Tuesday, October 12, 2010

Linda LeGarde Grover on Listening and Learning

In the 49th in a series of posts on 2010 short story collections entered for The Story Prize, Linda LeGarde Grover, author of The Dance Boots (University of Georgia Press), talks about a tradition of storytelling.

Describe one of the stories in your collection.The first story is called “The Dance Boots” and was the last written. The narrator, Artense, receives a telephone call from her Aunt Shirley, who then begins to tell her niece stories about their family. In this contemporary continuation of Ojibwe oral tradition a worldview and history are passed from one generation to another. Over twenty years of listening and learning from Aunt Shirley, Artense absorbs the collective story that she will one day pass to the generation that follows her own.

What is your writing process like? I try to keep an open mind and heart for when it is time to write. I have written while watching TV, I have written while listening to Broadway show tunes on my headphones. When the time is right it is right, so I try to pay attention. It’s beyond my own decision, perhaps; I haven’t yet tried deciding to sit at the desk and write a piece of fiction. The fiction seems to make its own decisions.

What do you think a good short story collection should deliver? For my own collection I thought that the stories needed to link. Ojibwe traditional storytelling links people and spirits, time and place, events and consequences. This creates what I have heard called a “big picture” view of the world past, present and to come. My own collection is small contribution to the story of Ojibwe survival.

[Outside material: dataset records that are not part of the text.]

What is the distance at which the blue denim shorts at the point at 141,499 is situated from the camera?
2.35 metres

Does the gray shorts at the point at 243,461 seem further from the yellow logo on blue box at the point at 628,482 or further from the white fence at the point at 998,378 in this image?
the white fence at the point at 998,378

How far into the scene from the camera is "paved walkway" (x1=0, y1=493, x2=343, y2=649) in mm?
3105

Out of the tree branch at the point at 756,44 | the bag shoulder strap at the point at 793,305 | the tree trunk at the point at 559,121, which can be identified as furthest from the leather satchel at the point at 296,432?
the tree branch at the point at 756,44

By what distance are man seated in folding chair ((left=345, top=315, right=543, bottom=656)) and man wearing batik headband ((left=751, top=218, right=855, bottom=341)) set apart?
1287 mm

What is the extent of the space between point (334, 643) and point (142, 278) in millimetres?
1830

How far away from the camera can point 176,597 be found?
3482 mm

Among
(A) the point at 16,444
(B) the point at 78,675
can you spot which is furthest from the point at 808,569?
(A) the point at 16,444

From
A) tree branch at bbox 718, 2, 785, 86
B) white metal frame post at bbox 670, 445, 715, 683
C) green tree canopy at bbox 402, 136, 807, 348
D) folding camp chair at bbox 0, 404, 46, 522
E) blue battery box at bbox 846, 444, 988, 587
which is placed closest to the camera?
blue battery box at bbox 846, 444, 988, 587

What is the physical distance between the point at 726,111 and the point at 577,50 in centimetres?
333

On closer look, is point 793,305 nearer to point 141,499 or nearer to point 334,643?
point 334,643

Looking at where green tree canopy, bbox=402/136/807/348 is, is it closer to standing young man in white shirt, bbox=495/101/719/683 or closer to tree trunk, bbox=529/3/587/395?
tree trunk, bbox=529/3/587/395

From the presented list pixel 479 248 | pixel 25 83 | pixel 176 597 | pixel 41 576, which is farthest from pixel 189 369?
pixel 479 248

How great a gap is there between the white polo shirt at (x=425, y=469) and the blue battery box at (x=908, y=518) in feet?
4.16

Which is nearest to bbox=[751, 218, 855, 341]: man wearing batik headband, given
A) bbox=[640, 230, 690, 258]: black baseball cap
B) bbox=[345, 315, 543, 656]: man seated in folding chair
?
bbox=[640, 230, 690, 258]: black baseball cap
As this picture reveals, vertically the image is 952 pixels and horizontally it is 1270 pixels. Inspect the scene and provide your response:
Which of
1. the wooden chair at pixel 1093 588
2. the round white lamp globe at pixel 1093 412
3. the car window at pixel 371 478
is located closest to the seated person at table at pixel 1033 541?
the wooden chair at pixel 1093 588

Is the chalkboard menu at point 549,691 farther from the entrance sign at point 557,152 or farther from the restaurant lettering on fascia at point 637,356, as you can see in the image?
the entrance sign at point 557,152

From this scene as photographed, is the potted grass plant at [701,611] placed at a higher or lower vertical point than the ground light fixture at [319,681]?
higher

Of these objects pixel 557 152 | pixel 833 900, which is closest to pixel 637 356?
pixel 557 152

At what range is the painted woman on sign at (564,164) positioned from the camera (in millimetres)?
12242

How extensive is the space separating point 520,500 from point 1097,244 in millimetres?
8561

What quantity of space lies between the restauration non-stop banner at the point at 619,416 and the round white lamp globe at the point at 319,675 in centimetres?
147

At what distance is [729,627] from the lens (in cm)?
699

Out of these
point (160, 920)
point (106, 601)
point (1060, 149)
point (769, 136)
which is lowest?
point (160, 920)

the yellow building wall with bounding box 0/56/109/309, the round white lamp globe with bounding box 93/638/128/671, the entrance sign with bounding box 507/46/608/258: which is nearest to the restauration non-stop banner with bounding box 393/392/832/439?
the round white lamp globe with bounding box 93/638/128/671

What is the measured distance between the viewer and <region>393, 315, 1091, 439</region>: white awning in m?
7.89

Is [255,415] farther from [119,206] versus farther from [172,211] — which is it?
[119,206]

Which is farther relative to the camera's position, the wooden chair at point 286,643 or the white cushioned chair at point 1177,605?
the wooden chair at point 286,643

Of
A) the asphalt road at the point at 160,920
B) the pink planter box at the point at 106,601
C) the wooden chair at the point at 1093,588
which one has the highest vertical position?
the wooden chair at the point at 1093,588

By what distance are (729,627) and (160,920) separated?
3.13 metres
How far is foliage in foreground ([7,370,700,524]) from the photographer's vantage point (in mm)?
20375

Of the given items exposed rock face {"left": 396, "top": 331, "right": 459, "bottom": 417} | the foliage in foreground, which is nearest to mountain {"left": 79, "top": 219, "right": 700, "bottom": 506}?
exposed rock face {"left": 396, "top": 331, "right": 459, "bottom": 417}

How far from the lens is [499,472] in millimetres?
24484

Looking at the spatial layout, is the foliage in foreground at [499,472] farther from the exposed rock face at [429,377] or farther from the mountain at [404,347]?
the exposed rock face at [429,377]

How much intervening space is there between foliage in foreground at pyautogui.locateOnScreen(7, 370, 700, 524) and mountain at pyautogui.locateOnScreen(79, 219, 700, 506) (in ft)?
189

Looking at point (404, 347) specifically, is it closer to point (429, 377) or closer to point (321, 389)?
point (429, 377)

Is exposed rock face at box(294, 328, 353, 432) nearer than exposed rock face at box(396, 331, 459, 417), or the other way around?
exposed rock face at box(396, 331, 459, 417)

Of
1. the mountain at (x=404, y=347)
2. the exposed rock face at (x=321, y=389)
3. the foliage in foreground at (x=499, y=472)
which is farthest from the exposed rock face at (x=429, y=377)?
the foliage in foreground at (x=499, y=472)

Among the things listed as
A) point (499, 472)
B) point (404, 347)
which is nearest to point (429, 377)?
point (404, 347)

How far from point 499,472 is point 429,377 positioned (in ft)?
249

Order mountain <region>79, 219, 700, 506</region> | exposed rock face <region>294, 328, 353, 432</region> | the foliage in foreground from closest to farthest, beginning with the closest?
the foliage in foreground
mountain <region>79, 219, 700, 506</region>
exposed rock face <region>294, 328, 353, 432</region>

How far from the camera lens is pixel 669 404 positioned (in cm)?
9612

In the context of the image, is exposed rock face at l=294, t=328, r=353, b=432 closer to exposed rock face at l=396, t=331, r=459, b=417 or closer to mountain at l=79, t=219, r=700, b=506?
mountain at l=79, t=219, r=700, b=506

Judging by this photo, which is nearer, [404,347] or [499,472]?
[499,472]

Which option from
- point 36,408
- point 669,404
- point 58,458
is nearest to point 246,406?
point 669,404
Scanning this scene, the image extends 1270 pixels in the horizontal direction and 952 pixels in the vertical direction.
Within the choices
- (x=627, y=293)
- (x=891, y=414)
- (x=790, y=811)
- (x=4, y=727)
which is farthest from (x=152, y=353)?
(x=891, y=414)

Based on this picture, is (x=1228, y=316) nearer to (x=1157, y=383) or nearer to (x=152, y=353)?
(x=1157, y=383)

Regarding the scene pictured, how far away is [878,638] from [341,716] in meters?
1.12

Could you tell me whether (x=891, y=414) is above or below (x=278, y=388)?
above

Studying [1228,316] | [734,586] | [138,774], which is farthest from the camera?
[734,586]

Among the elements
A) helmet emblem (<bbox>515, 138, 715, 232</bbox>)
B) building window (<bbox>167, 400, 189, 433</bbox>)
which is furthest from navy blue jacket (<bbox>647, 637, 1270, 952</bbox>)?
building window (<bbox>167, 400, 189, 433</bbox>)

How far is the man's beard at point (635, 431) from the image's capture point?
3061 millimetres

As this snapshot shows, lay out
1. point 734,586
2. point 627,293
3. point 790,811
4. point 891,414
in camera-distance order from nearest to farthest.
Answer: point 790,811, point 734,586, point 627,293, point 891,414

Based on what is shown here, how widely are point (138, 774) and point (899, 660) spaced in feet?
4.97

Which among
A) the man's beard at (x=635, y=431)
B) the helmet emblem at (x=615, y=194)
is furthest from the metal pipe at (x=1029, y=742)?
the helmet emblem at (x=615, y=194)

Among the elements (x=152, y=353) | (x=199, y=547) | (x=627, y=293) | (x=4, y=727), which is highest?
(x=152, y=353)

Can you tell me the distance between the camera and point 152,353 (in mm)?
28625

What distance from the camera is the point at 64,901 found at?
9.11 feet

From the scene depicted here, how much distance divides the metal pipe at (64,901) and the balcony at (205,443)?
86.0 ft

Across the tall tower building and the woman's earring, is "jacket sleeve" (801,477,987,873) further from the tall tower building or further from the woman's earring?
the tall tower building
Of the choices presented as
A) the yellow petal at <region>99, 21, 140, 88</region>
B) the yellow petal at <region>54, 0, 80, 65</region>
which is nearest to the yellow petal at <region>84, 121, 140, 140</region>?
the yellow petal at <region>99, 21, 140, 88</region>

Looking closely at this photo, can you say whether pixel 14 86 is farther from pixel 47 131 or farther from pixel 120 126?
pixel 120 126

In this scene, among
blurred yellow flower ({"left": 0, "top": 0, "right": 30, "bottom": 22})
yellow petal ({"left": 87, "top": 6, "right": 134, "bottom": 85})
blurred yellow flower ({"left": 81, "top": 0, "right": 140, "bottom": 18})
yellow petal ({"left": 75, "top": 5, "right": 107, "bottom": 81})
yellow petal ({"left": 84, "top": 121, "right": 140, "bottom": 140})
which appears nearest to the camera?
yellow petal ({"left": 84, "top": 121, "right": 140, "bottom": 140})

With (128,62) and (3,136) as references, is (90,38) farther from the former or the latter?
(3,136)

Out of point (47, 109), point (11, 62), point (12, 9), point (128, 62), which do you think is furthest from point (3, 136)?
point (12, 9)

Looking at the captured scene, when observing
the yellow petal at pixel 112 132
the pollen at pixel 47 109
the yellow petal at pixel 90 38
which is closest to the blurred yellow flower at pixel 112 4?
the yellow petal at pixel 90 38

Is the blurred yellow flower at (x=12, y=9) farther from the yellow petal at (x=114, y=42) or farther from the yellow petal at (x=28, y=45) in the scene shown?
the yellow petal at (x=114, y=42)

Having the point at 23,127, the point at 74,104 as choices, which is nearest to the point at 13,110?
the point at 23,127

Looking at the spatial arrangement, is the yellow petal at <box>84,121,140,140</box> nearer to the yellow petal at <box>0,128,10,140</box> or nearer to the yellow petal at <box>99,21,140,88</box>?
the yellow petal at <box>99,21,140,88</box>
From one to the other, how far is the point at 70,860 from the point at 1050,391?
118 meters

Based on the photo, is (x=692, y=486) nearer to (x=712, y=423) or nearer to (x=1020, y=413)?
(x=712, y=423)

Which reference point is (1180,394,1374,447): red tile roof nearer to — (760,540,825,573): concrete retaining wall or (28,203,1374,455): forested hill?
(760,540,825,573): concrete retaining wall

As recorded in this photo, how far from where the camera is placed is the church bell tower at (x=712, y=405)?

What book made you want to become a writer? Pocahontas, by the D’aulaires. My first grade teacher read us the story and showed us the pictures. I then checked the book out of the school library many times. I saw the book through the eyes of an American Indian child and felt the sense of storytelling as a means of educating in that indirect way of the Ojibwe. I could talk here about the questions of historical accuracy and biased presentation in that book, but what I chose to look at was the story of a girl and her father, of courage and even happiness in the face of awesome and tragic historical events. I think that the characters in “The Dance Boots” exhibit those same traits as well as their grounding in family and community strengths.

What kind of research do you do? My dissertation was on the effects of boarding school education on American Indian (mostly Ojibwe) individuals and families. I have continued that research and focus much of my work today on families, on Ojibwe traditional teaching and learning, and on Ojibwe epistemology in literature.

What, if any, non-literary forms of expression do you practice?
I sew aprons from old patterns. It’s a way of understanding other people; most aprons I make have a person in mind, whether it ends up going to her or not. The women I know are models, unaware and unintentional, who sometimes receive an apron as a gift.

Who is your favorite living author, and why?There are many: The Erdrich sisters, Amy Tan, and Diane Wilson all write about the strength of ordinary people living ordinary lives in extraordinary times (perhaps all times are extraordinary for some people). And I have read Ishiguro’s Never Let Me Go several times, probably because of the same. Strength does not always equate with survival.